The first step is identifying the triggers that are leading you away from your goal. Distraction starts from within and you need to ensure moving forward that you are internally wanting to move forwards and not backward. Dealing with discomfort and observing the unproductive urges you have is part of the first step. Technology plays a big role in why we are prone to so many distractions. Giving up your digital gadgets is not the only way forward to help you stop procrastinating though because your brain will always invent other forms of distraction. You need to determine your triggers and if they lead you to distraction or traction. Distraction moves you away from your goal and traction pulls you towards it. We all have things that distract us. If you find yourself feeling bored at your desk and end up scrolling through your social media page, don’t feel bad, we all do it! The important thing is that you recognize it and assess how you can change it. One way of doing this is to record it every time you get distracted.

Make time for traction

To move forward, you need to make time to put these changes into action. Traction draws you towards the things you want in life and the best way to make more in your day is to spend more time on what is going to pull you forward. The best way to generate more traction in your calendar is to add it in. From spending time with family and friends to do professional development courses to giving yourself time to think, relax and reflect. You must dedicate your time to the things that are going to get you the life you want. Turn your values into time and sync your work and life calendars, so you get the balance right.  

The key to seeing the difference between traction and distraction is planning. Keep to your schedule to ensure that you stay on track. Eyal talks about the concept of understanding your values and you should ask yourself, does my calendar reflect my values? If it doesn’t, something has to change. There are lots of technological and non-technological interventions mentioned in the book that can help you with this including effort packs and precommitments.

External triggers have to go

To become indistractable you must first remove the external triggers that are preventing you from gaining traction toward your goals. The way to prevent distraction is to ask yourself the following question when something has grabbed your attention, say “is this trigger serving me or am I serving it?” Give yourself full permission to ignore any unhelpful triggers and instead, focus on the things that will get you to where you need to be.  

The first place you can begin with is your smartphone. They are usually the biggest distraction and it’s so simple to fix.
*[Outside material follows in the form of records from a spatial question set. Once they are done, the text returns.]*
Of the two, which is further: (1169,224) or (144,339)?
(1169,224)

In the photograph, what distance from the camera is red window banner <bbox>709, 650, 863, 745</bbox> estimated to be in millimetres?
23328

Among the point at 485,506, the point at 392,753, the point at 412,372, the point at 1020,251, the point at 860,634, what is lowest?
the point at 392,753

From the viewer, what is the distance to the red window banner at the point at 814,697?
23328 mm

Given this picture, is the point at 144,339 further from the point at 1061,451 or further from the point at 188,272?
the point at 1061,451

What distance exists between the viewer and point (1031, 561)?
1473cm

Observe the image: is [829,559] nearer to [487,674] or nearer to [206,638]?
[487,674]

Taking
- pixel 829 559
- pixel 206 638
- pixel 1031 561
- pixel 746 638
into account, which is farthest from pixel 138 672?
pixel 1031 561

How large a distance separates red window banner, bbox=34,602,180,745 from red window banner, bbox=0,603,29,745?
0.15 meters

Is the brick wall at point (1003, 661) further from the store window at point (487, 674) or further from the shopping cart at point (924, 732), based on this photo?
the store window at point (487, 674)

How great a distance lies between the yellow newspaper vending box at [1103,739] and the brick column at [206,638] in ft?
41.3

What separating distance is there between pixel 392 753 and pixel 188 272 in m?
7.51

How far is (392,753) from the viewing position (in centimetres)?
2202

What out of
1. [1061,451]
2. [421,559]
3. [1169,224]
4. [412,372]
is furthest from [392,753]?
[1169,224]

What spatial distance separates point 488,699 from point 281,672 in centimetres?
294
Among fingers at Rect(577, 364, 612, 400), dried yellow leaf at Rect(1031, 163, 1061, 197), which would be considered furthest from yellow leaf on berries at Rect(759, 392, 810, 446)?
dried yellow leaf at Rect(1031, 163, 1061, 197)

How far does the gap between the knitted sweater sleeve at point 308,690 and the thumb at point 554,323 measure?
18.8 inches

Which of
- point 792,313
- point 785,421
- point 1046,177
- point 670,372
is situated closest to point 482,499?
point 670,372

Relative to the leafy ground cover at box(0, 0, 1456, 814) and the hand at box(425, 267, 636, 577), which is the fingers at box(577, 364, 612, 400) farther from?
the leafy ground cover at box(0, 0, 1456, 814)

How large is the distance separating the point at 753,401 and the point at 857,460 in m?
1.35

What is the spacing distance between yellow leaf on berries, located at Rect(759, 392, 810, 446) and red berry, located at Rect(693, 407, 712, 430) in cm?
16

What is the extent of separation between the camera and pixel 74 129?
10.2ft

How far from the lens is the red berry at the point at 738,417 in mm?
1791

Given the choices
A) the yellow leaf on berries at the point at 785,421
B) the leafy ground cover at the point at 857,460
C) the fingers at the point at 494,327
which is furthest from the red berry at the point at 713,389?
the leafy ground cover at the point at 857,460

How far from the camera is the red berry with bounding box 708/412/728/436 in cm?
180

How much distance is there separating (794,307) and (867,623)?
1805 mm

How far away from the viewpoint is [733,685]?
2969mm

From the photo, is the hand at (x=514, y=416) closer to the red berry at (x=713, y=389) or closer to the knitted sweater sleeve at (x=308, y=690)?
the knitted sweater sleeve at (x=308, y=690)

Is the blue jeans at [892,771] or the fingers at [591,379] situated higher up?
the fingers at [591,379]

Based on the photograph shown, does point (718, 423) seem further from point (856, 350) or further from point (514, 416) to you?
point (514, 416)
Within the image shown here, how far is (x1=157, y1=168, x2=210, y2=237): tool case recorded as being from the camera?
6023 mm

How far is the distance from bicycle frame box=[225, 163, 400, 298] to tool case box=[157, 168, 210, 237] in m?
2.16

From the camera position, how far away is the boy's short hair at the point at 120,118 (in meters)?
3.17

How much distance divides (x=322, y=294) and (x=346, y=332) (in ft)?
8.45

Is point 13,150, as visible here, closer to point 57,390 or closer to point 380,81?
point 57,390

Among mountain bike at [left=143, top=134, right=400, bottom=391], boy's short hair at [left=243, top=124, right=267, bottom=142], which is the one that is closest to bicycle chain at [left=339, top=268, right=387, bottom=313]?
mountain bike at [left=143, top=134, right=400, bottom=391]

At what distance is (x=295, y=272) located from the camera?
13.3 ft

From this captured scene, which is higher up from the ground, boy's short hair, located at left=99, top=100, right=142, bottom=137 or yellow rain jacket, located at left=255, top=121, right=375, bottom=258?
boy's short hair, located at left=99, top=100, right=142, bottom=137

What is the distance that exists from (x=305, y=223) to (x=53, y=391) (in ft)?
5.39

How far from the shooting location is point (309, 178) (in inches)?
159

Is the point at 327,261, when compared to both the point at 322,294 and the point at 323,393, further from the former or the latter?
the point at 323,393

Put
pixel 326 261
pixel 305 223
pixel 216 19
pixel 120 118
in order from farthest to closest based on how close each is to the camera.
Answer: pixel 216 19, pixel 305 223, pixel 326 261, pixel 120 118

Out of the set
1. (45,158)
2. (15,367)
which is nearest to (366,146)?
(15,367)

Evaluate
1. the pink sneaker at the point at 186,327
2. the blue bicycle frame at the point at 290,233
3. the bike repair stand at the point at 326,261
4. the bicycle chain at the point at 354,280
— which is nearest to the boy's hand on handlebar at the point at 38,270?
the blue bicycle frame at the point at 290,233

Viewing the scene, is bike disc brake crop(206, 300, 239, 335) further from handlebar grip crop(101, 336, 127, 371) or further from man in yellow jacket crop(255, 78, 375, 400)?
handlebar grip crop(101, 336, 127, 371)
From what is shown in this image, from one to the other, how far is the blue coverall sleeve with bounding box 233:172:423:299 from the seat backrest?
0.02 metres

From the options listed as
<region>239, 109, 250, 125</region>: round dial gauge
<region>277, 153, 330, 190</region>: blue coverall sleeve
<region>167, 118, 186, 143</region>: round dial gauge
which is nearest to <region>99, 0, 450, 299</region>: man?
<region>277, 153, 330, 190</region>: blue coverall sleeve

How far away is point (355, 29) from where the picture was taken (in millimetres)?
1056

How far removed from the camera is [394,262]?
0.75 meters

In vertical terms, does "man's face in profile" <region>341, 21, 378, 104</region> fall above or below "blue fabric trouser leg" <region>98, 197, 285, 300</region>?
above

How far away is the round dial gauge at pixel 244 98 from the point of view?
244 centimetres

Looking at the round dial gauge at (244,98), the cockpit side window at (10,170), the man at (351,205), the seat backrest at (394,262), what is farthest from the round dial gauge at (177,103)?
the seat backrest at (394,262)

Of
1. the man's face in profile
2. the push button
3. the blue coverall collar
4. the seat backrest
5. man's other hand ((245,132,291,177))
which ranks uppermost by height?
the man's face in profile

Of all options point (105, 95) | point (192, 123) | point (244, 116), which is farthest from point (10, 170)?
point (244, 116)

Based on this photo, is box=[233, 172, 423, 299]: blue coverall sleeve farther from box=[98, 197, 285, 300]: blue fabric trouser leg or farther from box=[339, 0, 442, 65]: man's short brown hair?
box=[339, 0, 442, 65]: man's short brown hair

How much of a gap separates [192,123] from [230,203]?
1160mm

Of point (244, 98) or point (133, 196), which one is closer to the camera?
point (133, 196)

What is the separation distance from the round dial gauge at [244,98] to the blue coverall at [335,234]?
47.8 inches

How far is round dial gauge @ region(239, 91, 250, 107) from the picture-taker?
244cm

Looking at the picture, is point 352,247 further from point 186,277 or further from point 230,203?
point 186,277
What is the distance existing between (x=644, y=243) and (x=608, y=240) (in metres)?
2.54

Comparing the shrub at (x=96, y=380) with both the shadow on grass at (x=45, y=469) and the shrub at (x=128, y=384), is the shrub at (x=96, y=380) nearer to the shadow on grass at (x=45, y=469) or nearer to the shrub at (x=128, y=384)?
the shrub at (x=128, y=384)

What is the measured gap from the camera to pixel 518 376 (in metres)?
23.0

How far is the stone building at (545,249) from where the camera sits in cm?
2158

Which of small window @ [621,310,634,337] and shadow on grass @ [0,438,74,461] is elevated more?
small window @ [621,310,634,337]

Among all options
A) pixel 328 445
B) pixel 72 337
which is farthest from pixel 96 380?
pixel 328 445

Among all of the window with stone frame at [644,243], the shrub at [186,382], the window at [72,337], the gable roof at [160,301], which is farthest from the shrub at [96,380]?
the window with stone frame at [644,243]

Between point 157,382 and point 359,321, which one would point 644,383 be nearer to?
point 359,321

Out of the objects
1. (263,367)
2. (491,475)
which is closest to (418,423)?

Firstly, you can move any apps from the homepage on your phone that may awaken the mindless checking, turn off push notifications, and mute group chats. There are more external triggers to consider including the TV, maybe another computer screen, or even some non-technological triggers such as people and pets. Technology alone can’t be the only thing that’s blamed for distracting you.

Make a pact with yourself

The fourth and final step from the book explores the idea of creating pacts to prevent distractions. You need to make a precommitment, something that you agree upon with yourself that removes future opportunities for distraction. It is difficult to beat bad habits but if you want a life of traction rather than a distraction, you need to have a system in place that will keep the distractions at bay. Once you have dealt with the internal triggers, removed external triggers, and allocated time for traction, you are ready to make a pact with yourself.

There are three types of precommitments, those include the effort pack, the price pact, and the identity pact. The effort pack is about removing the chance for unwanted behaviors to occur. Use an application or software that blocks social media and fun sites when you are studying or working. The price pact adds a cost to being distracted and isn’t as effective as the former but it requires a lot of self-compassion to commit to it. Then there is the identity pact, which is primarily about self-image. When you align your behaviors to your identity, you will make decisions on who you believe you are.